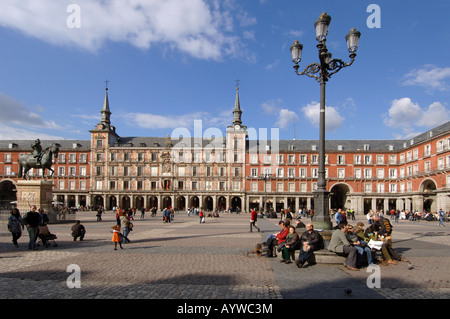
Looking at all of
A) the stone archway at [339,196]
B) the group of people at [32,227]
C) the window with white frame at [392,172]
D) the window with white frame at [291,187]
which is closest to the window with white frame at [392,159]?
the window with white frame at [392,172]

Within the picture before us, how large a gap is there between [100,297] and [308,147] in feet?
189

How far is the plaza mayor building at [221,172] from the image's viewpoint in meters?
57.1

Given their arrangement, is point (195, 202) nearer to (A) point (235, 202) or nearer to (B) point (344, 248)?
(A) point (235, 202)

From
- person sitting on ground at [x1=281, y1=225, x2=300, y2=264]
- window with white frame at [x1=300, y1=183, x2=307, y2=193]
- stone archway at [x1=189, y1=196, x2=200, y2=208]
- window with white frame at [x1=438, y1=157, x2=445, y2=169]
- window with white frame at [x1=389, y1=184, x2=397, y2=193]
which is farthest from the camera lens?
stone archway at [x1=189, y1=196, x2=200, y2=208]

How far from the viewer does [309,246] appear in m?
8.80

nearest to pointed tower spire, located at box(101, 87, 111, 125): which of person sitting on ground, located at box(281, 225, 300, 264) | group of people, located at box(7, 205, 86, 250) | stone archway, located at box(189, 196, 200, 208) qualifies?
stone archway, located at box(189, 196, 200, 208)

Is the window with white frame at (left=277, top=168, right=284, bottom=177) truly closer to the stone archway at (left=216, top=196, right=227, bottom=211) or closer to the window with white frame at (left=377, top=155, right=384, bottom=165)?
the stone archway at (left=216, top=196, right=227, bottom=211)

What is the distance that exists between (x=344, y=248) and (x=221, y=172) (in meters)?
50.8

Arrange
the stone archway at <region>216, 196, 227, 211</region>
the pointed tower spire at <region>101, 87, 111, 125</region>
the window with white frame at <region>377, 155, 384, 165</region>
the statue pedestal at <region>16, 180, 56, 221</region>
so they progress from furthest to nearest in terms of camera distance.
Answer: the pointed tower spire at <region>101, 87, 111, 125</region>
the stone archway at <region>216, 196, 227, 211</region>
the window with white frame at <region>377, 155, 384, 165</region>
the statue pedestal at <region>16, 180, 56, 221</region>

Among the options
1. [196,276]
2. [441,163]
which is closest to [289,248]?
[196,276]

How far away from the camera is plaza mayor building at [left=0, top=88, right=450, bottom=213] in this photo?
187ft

_ _ _ _ _

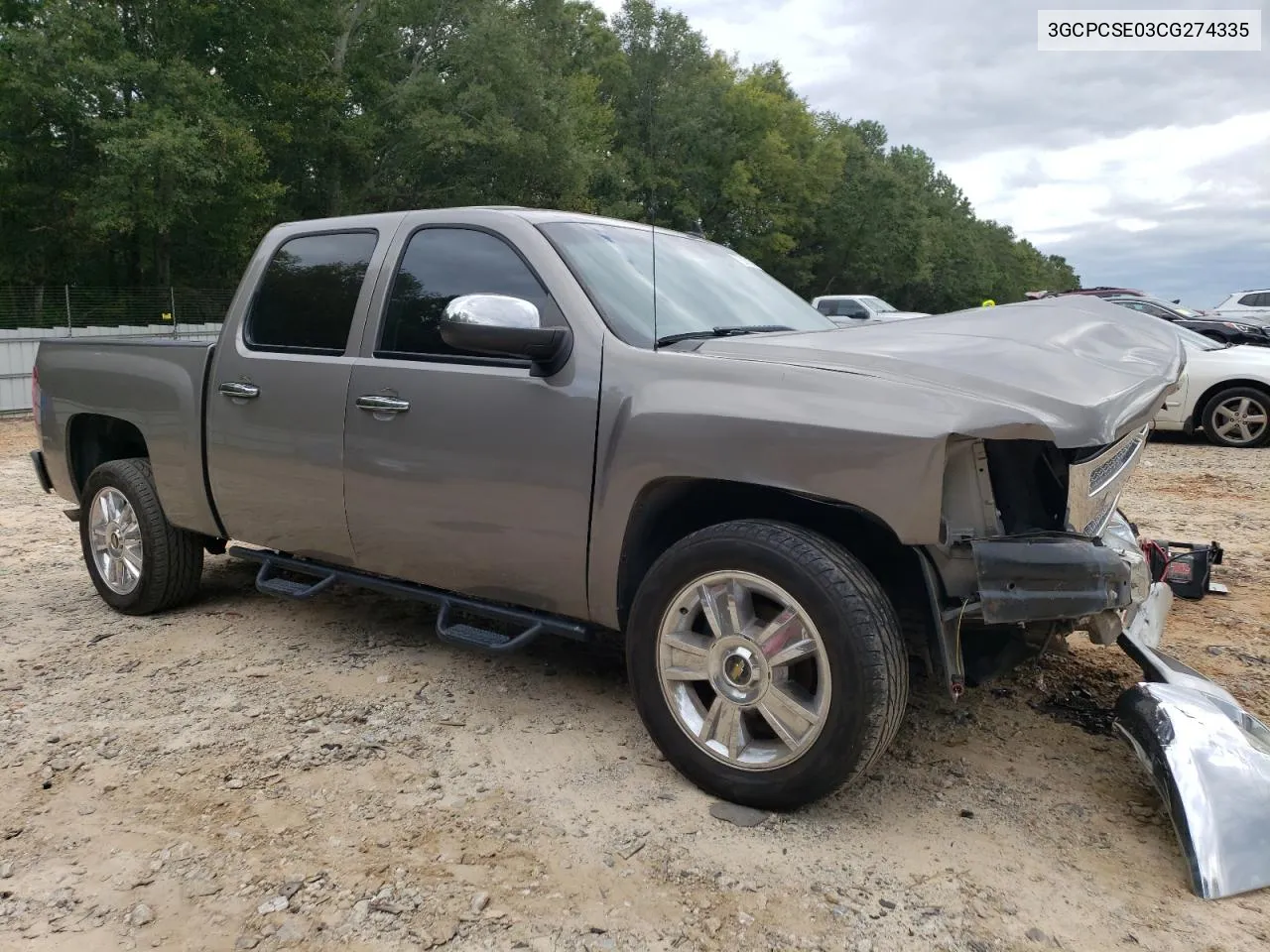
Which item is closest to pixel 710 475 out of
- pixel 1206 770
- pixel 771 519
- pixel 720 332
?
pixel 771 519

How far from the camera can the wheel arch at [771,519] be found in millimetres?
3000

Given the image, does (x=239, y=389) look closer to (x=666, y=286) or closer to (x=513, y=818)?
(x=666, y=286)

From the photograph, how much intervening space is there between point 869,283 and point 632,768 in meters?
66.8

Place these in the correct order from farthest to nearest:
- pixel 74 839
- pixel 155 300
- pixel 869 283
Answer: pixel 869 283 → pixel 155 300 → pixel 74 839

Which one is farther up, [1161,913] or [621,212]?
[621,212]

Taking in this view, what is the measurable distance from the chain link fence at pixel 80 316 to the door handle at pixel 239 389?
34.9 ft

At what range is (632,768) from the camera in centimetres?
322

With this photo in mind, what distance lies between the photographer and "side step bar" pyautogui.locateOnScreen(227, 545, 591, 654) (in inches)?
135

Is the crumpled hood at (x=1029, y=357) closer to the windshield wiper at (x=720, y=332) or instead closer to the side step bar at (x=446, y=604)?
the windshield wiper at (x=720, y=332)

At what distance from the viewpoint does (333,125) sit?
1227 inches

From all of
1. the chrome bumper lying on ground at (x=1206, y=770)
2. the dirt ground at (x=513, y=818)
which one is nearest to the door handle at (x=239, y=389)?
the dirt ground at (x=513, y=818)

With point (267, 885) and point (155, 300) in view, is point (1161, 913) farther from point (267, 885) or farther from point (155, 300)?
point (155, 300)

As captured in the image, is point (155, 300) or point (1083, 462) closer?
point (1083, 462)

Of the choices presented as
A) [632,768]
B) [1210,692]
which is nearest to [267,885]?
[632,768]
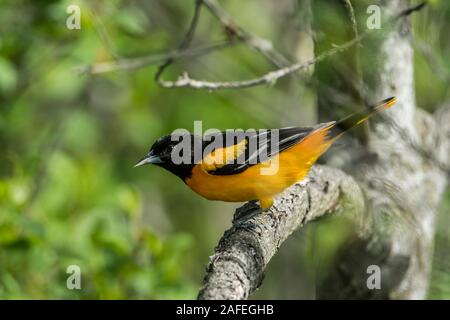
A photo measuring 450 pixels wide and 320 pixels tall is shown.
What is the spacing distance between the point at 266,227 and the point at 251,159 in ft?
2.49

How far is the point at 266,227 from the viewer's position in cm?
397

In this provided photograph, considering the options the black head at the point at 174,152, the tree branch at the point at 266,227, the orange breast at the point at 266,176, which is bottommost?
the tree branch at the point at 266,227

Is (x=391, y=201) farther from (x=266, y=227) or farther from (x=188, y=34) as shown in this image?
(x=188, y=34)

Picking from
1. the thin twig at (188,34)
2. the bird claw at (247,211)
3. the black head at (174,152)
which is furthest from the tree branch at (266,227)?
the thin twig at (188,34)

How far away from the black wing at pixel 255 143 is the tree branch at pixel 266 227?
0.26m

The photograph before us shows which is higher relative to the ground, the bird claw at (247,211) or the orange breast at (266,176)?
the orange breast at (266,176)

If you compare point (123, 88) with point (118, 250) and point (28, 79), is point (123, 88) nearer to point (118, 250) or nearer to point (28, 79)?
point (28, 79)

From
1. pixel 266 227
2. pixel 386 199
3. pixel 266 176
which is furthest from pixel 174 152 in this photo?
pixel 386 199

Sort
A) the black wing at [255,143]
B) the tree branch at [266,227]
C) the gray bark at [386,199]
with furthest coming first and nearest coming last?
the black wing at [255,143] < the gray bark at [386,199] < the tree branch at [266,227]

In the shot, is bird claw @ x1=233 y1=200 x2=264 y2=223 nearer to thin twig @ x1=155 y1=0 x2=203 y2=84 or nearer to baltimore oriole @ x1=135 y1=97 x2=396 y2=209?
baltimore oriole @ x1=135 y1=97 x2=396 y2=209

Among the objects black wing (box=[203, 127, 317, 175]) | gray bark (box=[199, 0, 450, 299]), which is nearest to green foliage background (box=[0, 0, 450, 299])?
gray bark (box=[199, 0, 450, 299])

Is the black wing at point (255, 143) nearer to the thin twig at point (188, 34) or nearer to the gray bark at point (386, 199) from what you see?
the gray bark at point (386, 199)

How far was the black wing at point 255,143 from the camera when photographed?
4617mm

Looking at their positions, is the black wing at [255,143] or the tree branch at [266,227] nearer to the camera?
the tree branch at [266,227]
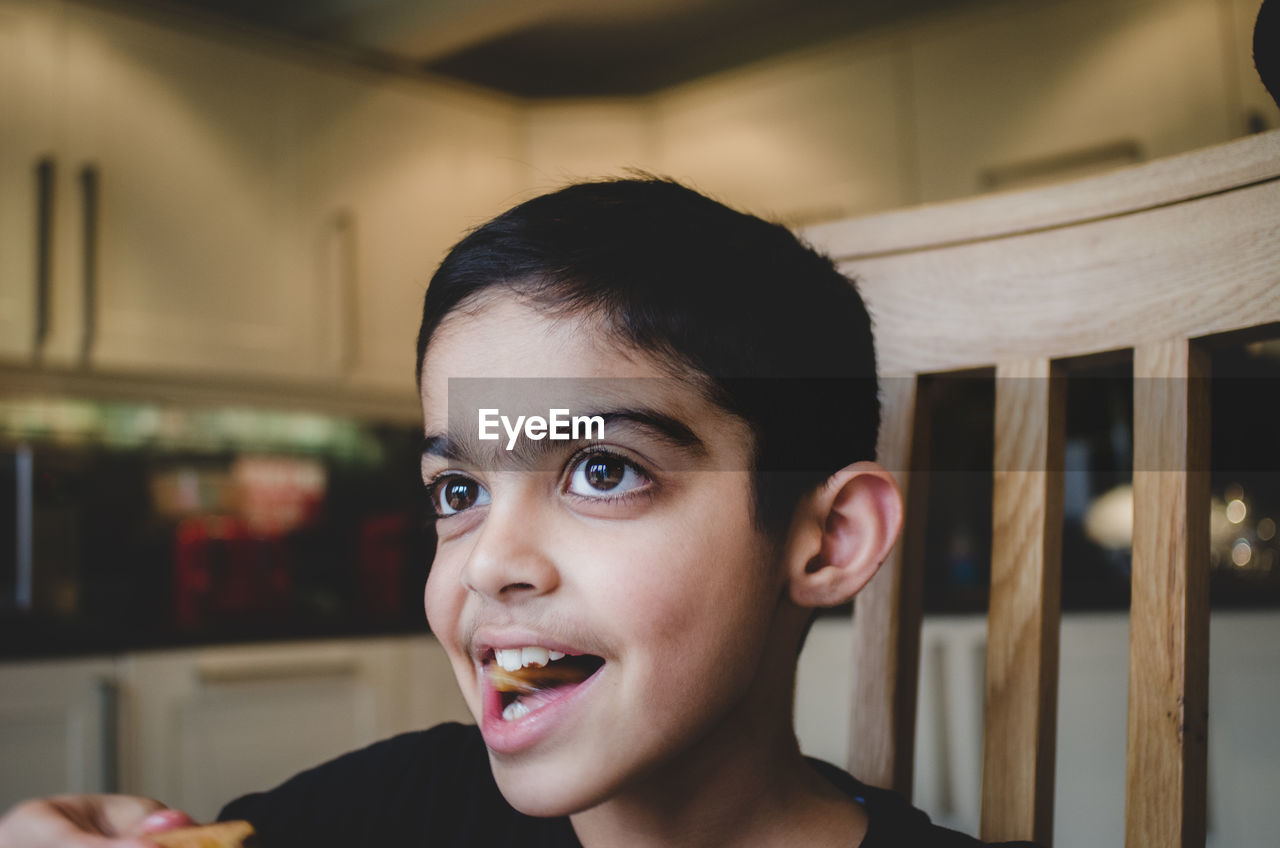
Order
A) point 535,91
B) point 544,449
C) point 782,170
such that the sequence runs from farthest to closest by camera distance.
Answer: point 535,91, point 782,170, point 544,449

_ _ _ _ _

### [GIVEN TASK]
Lay out everything from the entry line containing "At what range" down to the line containing "1227 inches" as a numbered list, leaving out blank lines.

### [RESPONSE TO THIS EXERCISE]
1. At what range is (632,768) from the camera in centimetres?
2. 322
3. With this photo in mind, what distance lies between the photographer and "side step bar" pyautogui.locateOnScreen(227, 545, 591, 654) (in inches)?
4. 135
5. Is the crumpled hood at (x=1029, y=357) closer to the windshield wiper at (x=720, y=332) or instead closer to the side step bar at (x=446, y=604)?
6. the windshield wiper at (x=720, y=332)
7. At what distance from the viewpoint does (333,125) sit?
8. 1227 inches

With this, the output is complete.